Exercise objective: In the lines below, change each "camera" to "viewer" and leave everything else unchanged.

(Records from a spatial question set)
——

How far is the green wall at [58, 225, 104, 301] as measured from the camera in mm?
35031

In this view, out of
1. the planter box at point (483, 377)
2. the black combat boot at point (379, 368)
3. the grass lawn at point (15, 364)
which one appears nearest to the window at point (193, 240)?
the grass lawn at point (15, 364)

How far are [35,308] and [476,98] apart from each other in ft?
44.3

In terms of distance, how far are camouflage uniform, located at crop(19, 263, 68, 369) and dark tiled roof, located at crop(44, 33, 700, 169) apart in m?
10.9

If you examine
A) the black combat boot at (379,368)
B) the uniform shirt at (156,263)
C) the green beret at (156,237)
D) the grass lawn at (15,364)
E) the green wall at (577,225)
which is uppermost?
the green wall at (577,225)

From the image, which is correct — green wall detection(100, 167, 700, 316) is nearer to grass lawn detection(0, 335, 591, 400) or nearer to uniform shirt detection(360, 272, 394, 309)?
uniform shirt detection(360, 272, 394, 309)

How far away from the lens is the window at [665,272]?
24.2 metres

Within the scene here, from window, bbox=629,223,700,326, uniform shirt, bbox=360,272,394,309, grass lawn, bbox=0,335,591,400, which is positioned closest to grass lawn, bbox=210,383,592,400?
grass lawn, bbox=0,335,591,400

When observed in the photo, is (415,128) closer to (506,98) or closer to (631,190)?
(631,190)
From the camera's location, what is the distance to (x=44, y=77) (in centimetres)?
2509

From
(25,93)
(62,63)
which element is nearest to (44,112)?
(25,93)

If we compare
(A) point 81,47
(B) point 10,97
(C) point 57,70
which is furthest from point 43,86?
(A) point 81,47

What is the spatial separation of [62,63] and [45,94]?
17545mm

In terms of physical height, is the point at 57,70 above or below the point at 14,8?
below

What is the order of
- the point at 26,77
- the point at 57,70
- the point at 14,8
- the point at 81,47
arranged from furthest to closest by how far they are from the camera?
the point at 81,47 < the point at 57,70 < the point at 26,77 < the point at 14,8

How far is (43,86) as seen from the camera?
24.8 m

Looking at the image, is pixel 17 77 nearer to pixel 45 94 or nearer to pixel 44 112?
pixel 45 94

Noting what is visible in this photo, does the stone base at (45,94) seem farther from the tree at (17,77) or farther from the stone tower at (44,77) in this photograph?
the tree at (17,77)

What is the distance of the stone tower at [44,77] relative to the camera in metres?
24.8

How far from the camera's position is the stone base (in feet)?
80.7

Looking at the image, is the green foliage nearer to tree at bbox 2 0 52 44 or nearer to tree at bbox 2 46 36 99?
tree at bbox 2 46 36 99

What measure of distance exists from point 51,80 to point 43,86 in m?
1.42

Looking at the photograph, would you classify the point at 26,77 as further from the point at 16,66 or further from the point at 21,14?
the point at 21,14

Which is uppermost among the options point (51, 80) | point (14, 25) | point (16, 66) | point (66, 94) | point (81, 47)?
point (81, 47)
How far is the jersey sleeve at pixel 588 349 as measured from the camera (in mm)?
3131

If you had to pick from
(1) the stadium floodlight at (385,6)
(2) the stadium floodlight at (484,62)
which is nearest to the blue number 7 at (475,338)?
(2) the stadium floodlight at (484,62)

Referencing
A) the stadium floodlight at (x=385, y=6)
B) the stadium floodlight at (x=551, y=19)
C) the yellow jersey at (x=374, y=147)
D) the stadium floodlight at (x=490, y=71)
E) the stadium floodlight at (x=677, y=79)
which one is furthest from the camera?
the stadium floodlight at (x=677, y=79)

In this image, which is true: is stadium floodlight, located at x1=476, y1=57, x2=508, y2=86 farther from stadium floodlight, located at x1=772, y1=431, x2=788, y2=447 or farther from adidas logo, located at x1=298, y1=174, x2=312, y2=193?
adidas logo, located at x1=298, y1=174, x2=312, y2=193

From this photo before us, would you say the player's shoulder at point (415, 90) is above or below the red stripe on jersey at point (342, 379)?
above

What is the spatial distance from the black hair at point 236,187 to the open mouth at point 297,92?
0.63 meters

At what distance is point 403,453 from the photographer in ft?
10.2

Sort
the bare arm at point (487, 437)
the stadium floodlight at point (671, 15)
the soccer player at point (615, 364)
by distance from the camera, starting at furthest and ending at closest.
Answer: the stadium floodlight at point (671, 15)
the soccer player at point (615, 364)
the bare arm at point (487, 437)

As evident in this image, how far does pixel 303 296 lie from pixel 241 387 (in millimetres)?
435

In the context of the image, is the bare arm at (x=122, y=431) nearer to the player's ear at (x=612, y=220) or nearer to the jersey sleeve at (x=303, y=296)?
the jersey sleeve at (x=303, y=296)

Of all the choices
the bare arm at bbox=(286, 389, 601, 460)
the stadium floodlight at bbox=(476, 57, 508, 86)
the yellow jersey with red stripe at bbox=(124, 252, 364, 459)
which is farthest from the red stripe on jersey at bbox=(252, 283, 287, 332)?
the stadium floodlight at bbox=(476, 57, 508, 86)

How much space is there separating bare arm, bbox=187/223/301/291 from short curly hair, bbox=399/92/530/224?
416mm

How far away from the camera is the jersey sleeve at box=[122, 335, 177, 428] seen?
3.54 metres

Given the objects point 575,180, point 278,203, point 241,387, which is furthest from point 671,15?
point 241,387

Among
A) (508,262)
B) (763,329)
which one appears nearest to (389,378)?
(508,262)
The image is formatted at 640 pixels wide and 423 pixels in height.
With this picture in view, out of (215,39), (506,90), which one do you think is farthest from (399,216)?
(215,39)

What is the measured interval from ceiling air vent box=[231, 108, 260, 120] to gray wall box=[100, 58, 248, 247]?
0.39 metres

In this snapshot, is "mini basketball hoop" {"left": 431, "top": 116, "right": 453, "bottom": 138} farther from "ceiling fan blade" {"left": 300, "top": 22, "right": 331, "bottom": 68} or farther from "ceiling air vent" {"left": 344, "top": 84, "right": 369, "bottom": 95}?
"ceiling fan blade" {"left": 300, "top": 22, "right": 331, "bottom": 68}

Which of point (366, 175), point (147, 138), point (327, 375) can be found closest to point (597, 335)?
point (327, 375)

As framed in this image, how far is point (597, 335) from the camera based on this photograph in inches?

——

Result of this exercise:
How far is the green wall at [58, 225, 104, 301] as measured from the viewer in mm?
35031

In this view, out of
1. the planter box at point (483, 377)
2. the black combat boot at point (379, 368)
3. the grass lawn at point (15, 364)
which one appears nearest to the window at point (193, 240)?
the grass lawn at point (15, 364)

How far are [35,308] and [476,98] apart from each other in ft?
44.3

In terms of distance, how far are camouflage uniform, located at crop(19, 263, 68, 369) and dark tiled roof, located at crop(44, 33, 700, 169) apart in m?
10.9

If you examine
A) the black combat boot at (379,368)
B) the uniform shirt at (156,263)
C) the green beret at (156,237)
D) the grass lawn at (15,364)
E) the green wall at (577,225)
which is uppermost?
the green wall at (577,225)

From the image, which is correct — green wall detection(100, 167, 700, 316) is nearer to grass lawn detection(0, 335, 591, 400) or nearer to uniform shirt detection(360, 272, 394, 309)?
uniform shirt detection(360, 272, 394, 309)

How far away from the lens is the window at [665,272]?
24.2 metres

Within the scene here, from window, bbox=629,223,700,326, uniform shirt, bbox=360,272,394,309, grass lawn, bbox=0,335,591,400, which is positioned closest to grass lawn, bbox=210,383,592,400?
grass lawn, bbox=0,335,591,400

When observed in the photo, is (415,128) closer to (506,98) or closer to (631,190)?
(631,190)
From the viewer's location, what is the distance to (x=44, y=77) (in centimetres)?
2509

From
(25,93)
(62,63)
which element is nearest to (44,112)?
(25,93)

If we compare
(A) point 81,47
(B) point 10,97
(C) point 57,70
which is furthest from point 43,86?
(A) point 81,47

What is the spatial separation of [62,63] and [45,94]?
17545mm

In terms of physical height, is the point at 57,70 above or below the point at 14,8?
below

What is the order of
- the point at 26,77
- the point at 57,70
- the point at 14,8
- the point at 81,47
arranged from furthest to closest by how far they are from the viewer?
the point at 81,47 < the point at 57,70 < the point at 26,77 < the point at 14,8

How far is (43,86) as seen from the viewer?
24.8 m

Looking at the image, is pixel 17 77 nearer to pixel 45 94 or nearer to pixel 44 112?
pixel 45 94

Noting what is visible in this photo, does the stone base at (45,94) seem farther from the tree at (17,77) or farther from the stone tower at (44,77) in this photograph?
the tree at (17,77)

What is the distance of the stone tower at [44,77] relative to the viewer in metres?
24.8

How far from the viewer's position is the stone base (in feet)?
80.7

Looking at the image, is the green foliage nearer to tree at bbox 2 0 52 44 or nearer to tree at bbox 2 46 36 99?
tree at bbox 2 46 36 99

What measure of distance exists from point 51,80 to point 43,86 in m?
1.42

Looking at the photograph, would you classify the point at 26,77 as further from the point at 16,66 or further from the point at 21,14?
the point at 21,14

Which is uppermost among the options point (51, 80) | point (14, 25) | point (16, 66) | point (66, 94) | point (81, 47)?
point (81, 47)
How far is the jersey sleeve at pixel 588 349 as measured from the viewer (in mm)?
3131

If you had to pick from
(1) the stadium floodlight at (385,6)
(2) the stadium floodlight at (484,62)
which is nearest to the blue number 7 at (475,338)?
(2) the stadium floodlight at (484,62)

Referencing
A) the stadium floodlight at (x=385, y=6)
B) the stadium floodlight at (x=551, y=19)
C) the yellow jersey at (x=374, y=147)
D) the stadium floodlight at (x=490, y=71)
E) the stadium floodlight at (x=677, y=79)
which one is furthest from the viewer?
the stadium floodlight at (x=677, y=79)

In this image, which is true: is stadium floodlight, located at x1=476, y1=57, x2=508, y2=86 farther from stadium floodlight, located at x1=772, y1=431, x2=788, y2=447 or farther from adidas logo, located at x1=298, y1=174, x2=312, y2=193?
adidas logo, located at x1=298, y1=174, x2=312, y2=193

From this photo before us, would you say the player's shoulder at point (415, 90) is above or below the red stripe on jersey at point (342, 379)?
above

What is the spatial distance from the black hair at point 236,187 to the open mouth at point 297,92?
0.63 meters

At what distance is point 403,453 from the photographer in ft?
10.2

Sort
the bare arm at point (487, 437)
the stadium floodlight at point (671, 15)
the soccer player at point (615, 364)
by distance from the viewer, starting at furthest and ending at closest.
Answer: the stadium floodlight at point (671, 15)
the soccer player at point (615, 364)
the bare arm at point (487, 437)

As evident in this image, how far does pixel 303 296 lie from pixel 241 387 (in millimetres)?
435

In the context of the image, is the bare arm at (x=122, y=431) nearer to the player's ear at (x=612, y=220) or nearer to the jersey sleeve at (x=303, y=296)?
the jersey sleeve at (x=303, y=296)

Of all the choices
the bare arm at bbox=(286, 389, 601, 460)
the stadium floodlight at bbox=(476, 57, 508, 86)
the yellow jersey with red stripe at bbox=(124, 252, 364, 459)
which is farthest from the red stripe on jersey at bbox=(252, 283, 287, 332)?
the stadium floodlight at bbox=(476, 57, 508, 86)

How much space is there separating bare arm, bbox=187/223/301/291 from short curly hair, bbox=399/92/530/224?
416mm

How far away from the viewer is the jersey sleeve at box=[122, 335, 177, 428] seen?
3.54 metres

Given the objects point 575,180, point 278,203, point 241,387, which is furthest from point 671,15?
point 241,387

Among
A) (508,262)
B) (763,329)
which one appears nearest to (389,378)?
(508,262)
The image is formatted at 640 pixels wide and 423 pixels in height.
With this picture in view, out of (215,39), (506,90), which one do you think is farthest from (399,216)?
(215,39)

What is the measured interval from ceiling air vent box=[231, 108, 260, 120] to gray wall box=[100, 58, 248, 247]?
0.39 metres

In this snapshot, is "mini basketball hoop" {"left": 431, "top": 116, "right": 453, "bottom": 138} farther from "ceiling fan blade" {"left": 300, "top": 22, "right": 331, "bottom": 68} or farther from "ceiling air vent" {"left": 344, "top": 84, "right": 369, "bottom": 95}?
"ceiling fan blade" {"left": 300, "top": 22, "right": 331, "bottom": 68}

Which of point (366, 175), point (147, 138), point (327, 375) can be found closest to point (597, 335)?
point (327, 375)

As framed in this image, how far is point (597, 335) from the viewer based on this photograph in inches?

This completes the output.